October 16, 2013: Wilkesboro, NC to Cary, NC
We got underway reasonably early (for us) on Wednesday morning October 16th. During our past travels around the state of North Carolina, we had traversed, in sections, the full length of NC 64. This road takes a sometimes circuitous route from the Outer Banks on the very east end of the state to the Tennessee border on the very west end of the state. We elected to drop down directly south to pick up this familiar route just south of Taylorsville and travel it east the 150 or so miles to a point just 5 miles south of our home in Cary, NC west of Raleigh. On our way south to Taylorsville, I noticed that our amp gauge was indicating a slight battery discharge when it should have been indicating a slight charge (i.e., the generator was not charging the battery. We pulled into a convenience store parking lot to have a look. Sure enough, a second wire had detached itself from its terminal connection at the generator. I had made up a new wiring harness for the Jeep when I first rebuilt it 1977. Over the years a stiffening of the insulation in combination with fatigue of the wire at the crimped terminal junctions had apparently lead to wire separation for the third occasion on this trip. Totally understandable now that I see it, but we had not experienced this on any of the previous 57,000 miles of traveling over the past 36 years. Guess I will have to do some serious rewiring. Anyway, it was another quick fix and we traveled the remainder of our trip home eventless; arriving in Cary, NC mid-afternoon.

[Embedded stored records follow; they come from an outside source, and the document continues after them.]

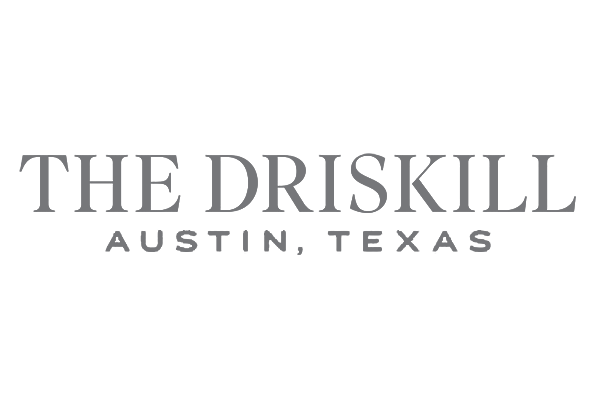 The-Driskill-Logo.png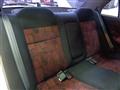 1996 Mitsubishi Lancer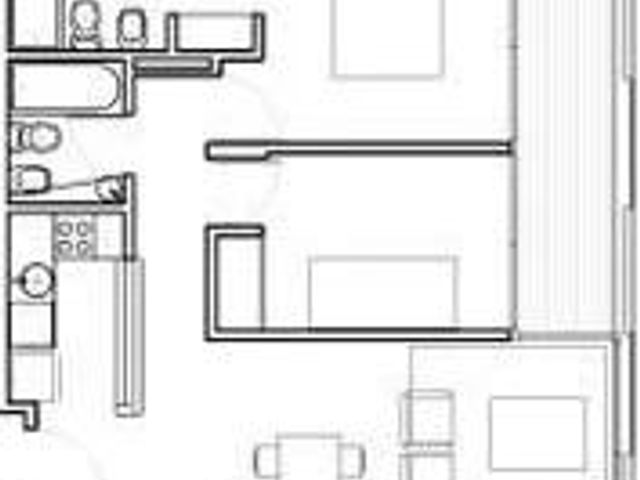 place photo 48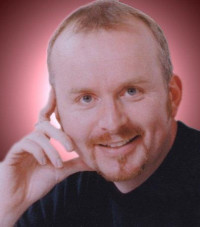David Oliver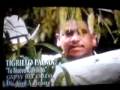 videos de tu  nuevo  cariñito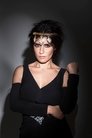 Ghada Adel photo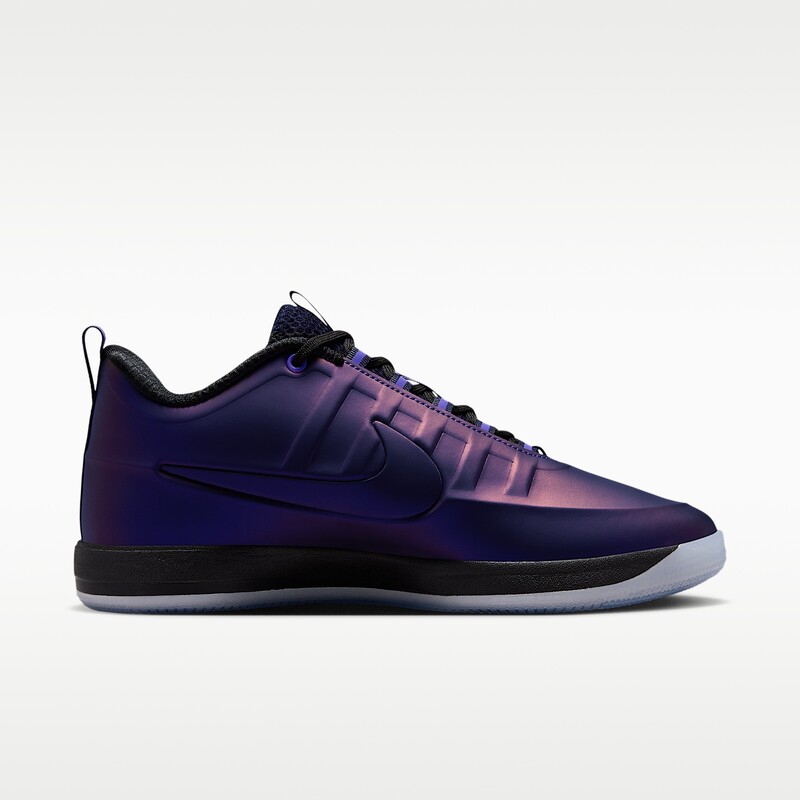 Nike Book 2 PRM "Varsity Purple" | IV5772-500 Nike Book 2 PRM "Varsity Purple" | IV5772-500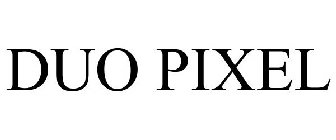 DUO PIXEL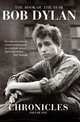 Bob Dylan: Chronicles Vol.1, Bob Dylan 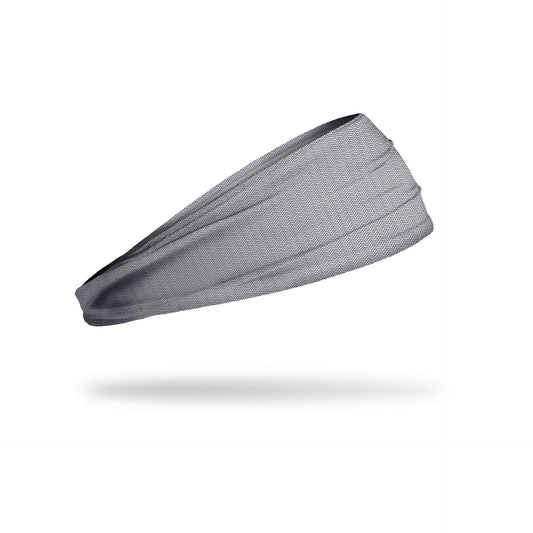 JUNK Street Smart Headband (Big Bang Lite)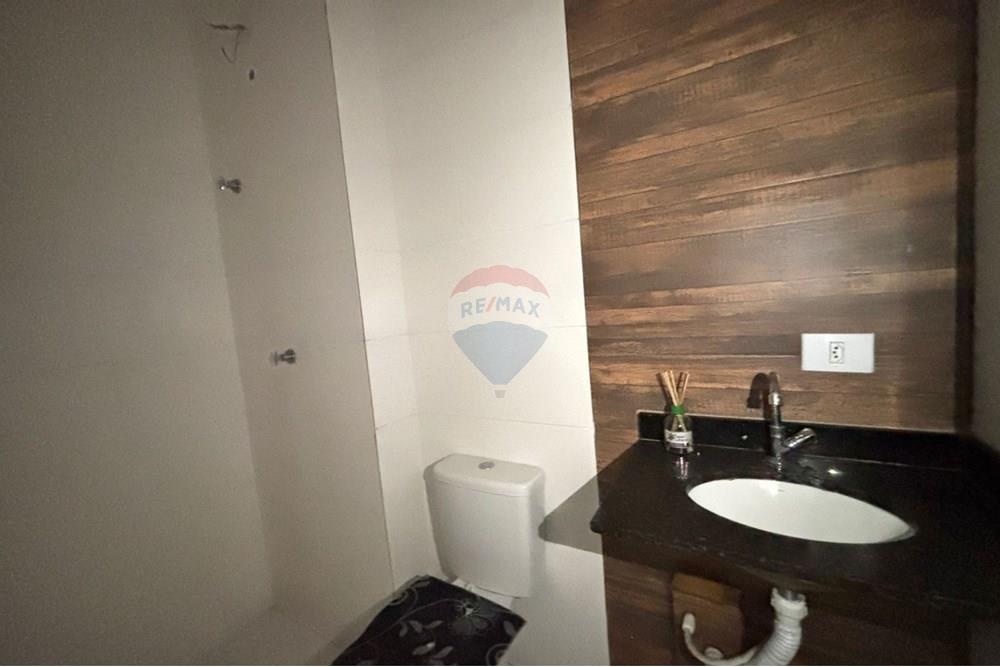 Apartamento - Venda - Guarulhos , São Paulo - Imagem do WhatsApp de 2025-05-25 à(s) 23.58.01_c0dceb9f.jpg - 630251062-119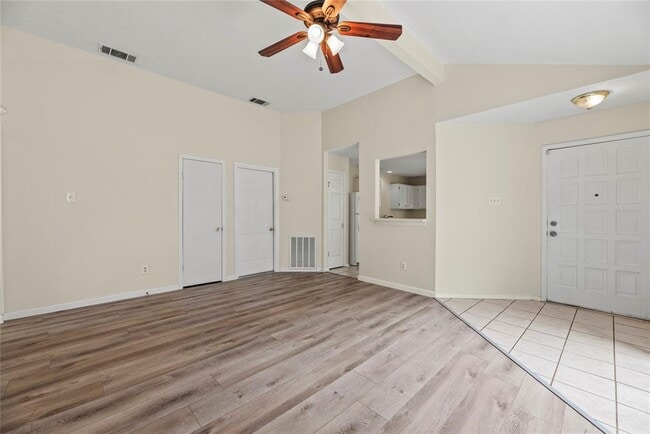 Building Photo - 17611 Northfalk Dr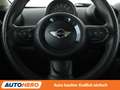 MINI Cooper S Countryman Cooper S *NAVI*TEMPO*XENON*PDC* Braun - thumbnail 15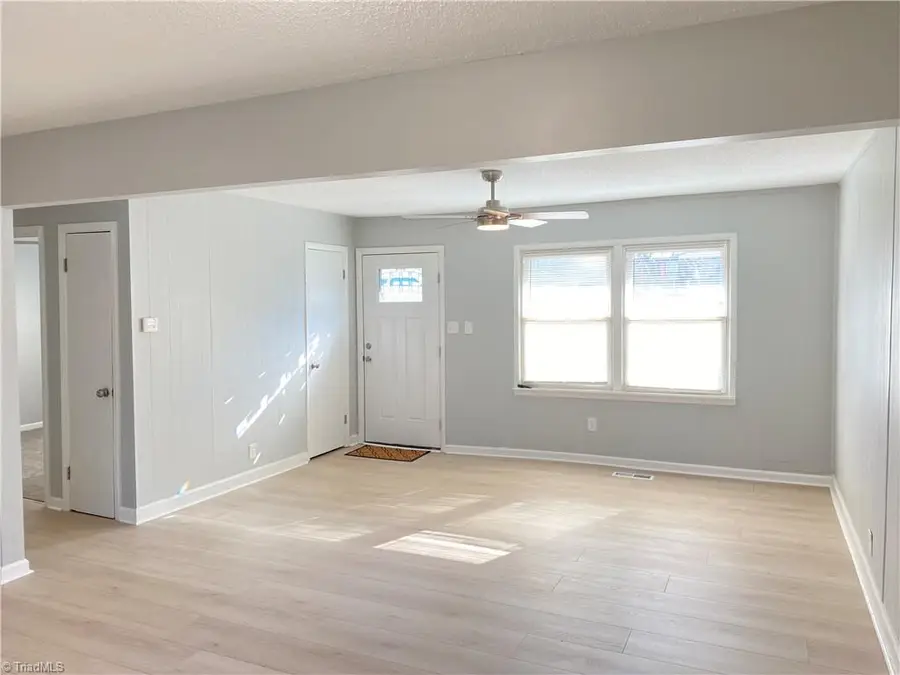 268 Young Road, Stoneville, NC 27048 - #3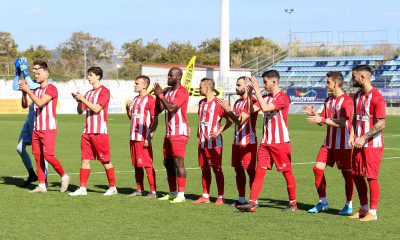 Πλατανιάς: Γενική… απραξία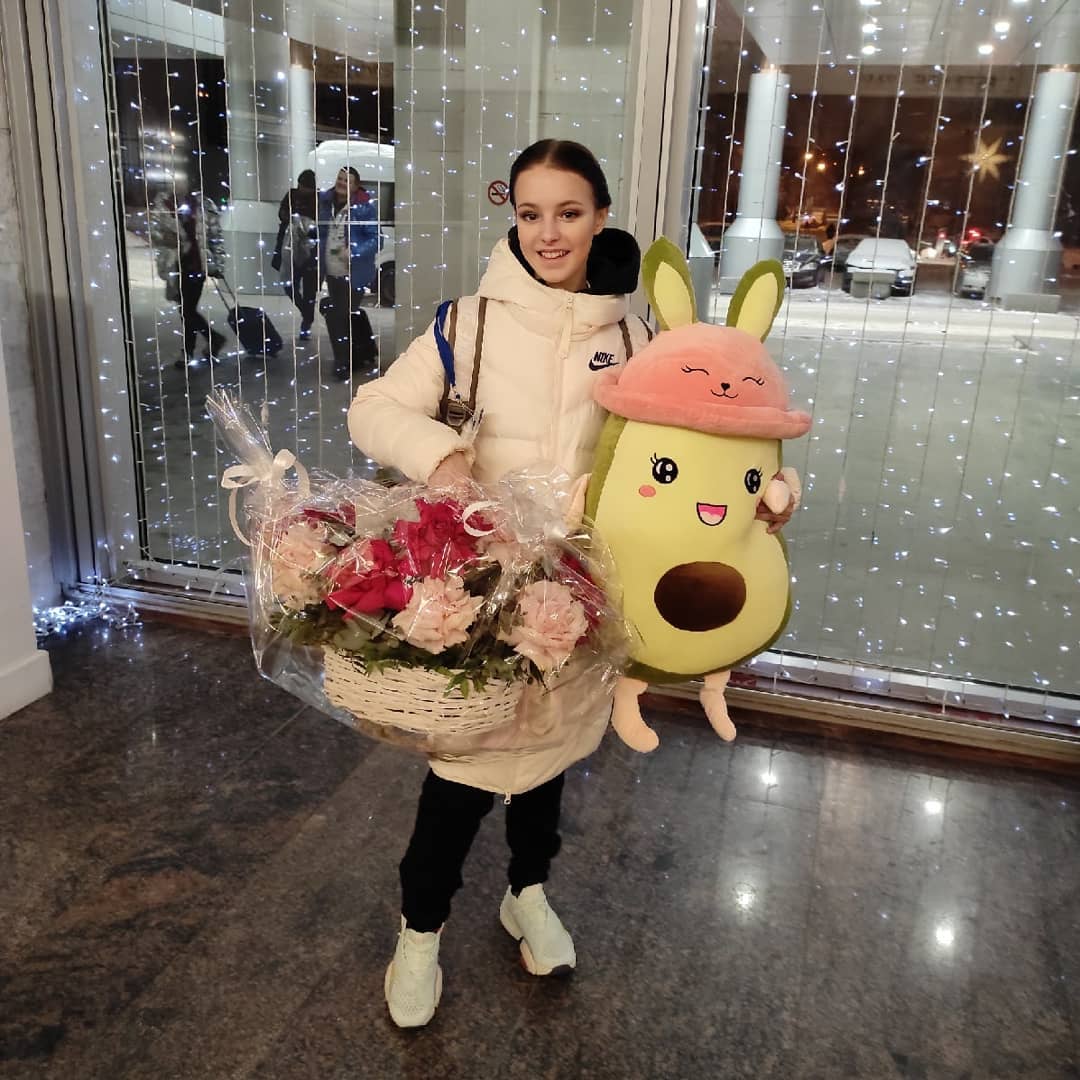https://upforme.ru/uploads/0018/52/7b/4182/870167.jpg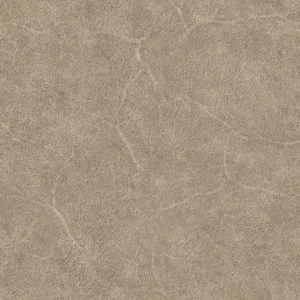 Concrete 832 Sand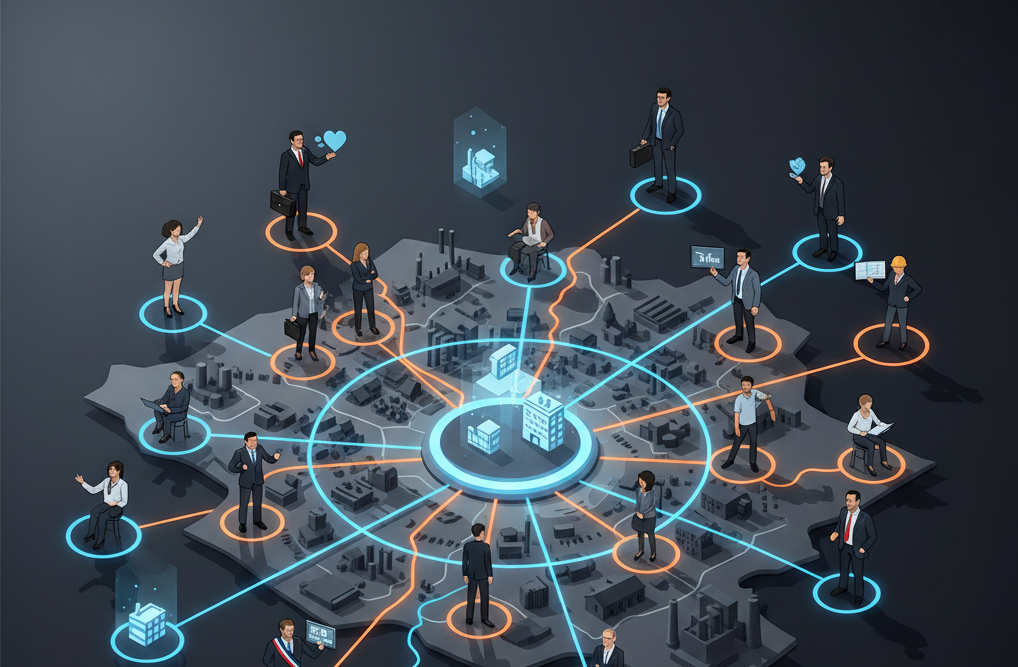 Gemini_Generated_Image_ifybvifybvifybvi(1)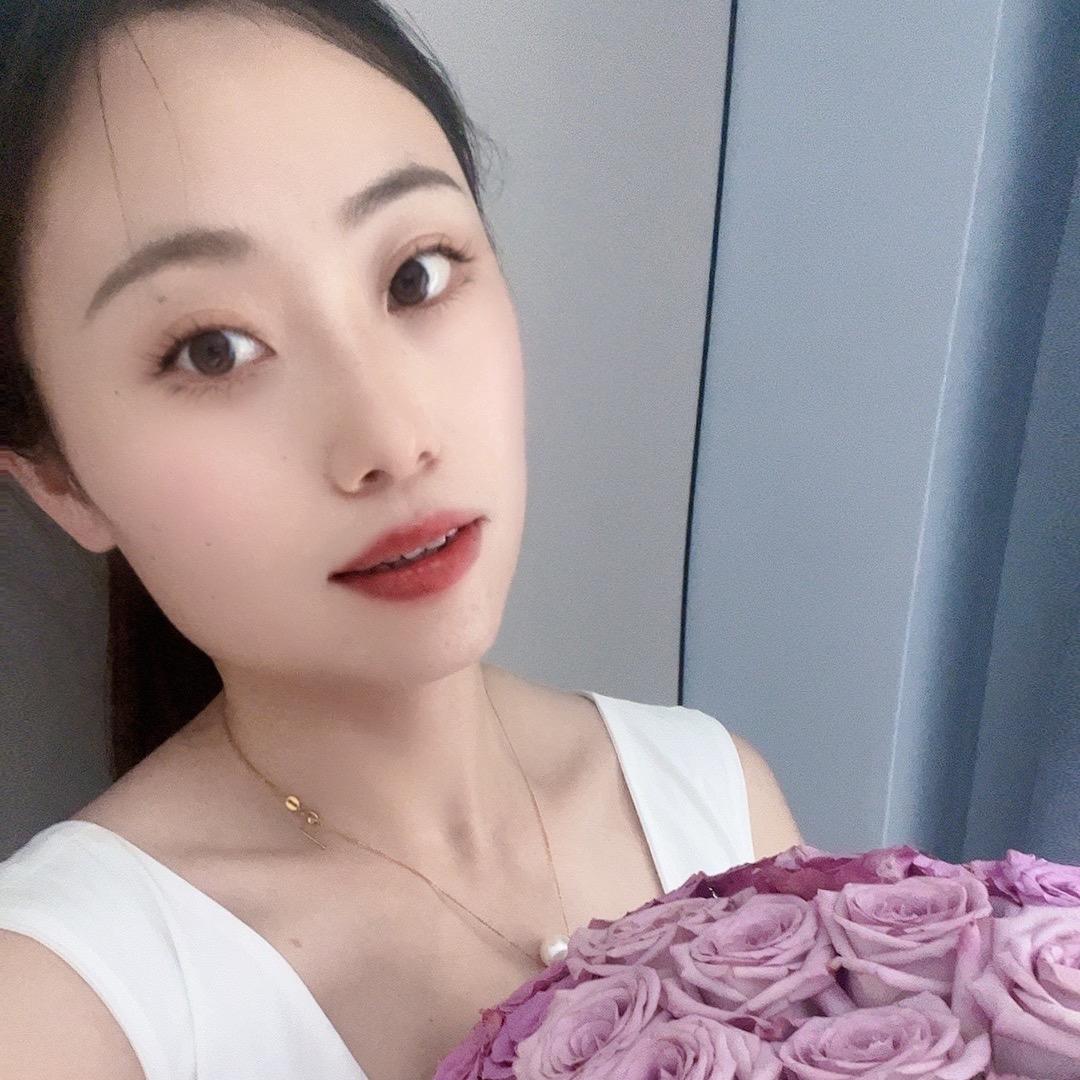 怡馨佳苑好易购生活超市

When we started the Trek 63 days and 10,000 miles earlier, it had been hard for me to imagine what it would be like arriving home at the completion of the journey. Now, even with four days having passed in which to recuperate, I am still having trouble mentally wrapping my mind around all of the events that we experienced during our adventure. If you will give me a few weeks, I promise to organize and compile not only the blog entries that you have so patiently slogged your way through and add some statistical information, but also, better acknowledge our appreciation for the generous contributions time, talent and encouragement by the folks who assisted us along the way. Thank you all for making this a truly outstanding experience for Jean, Jenny and me.
Arriving home after our 61 day, 10,300 mile Trek to 12 of the western National Parks – Thank you all!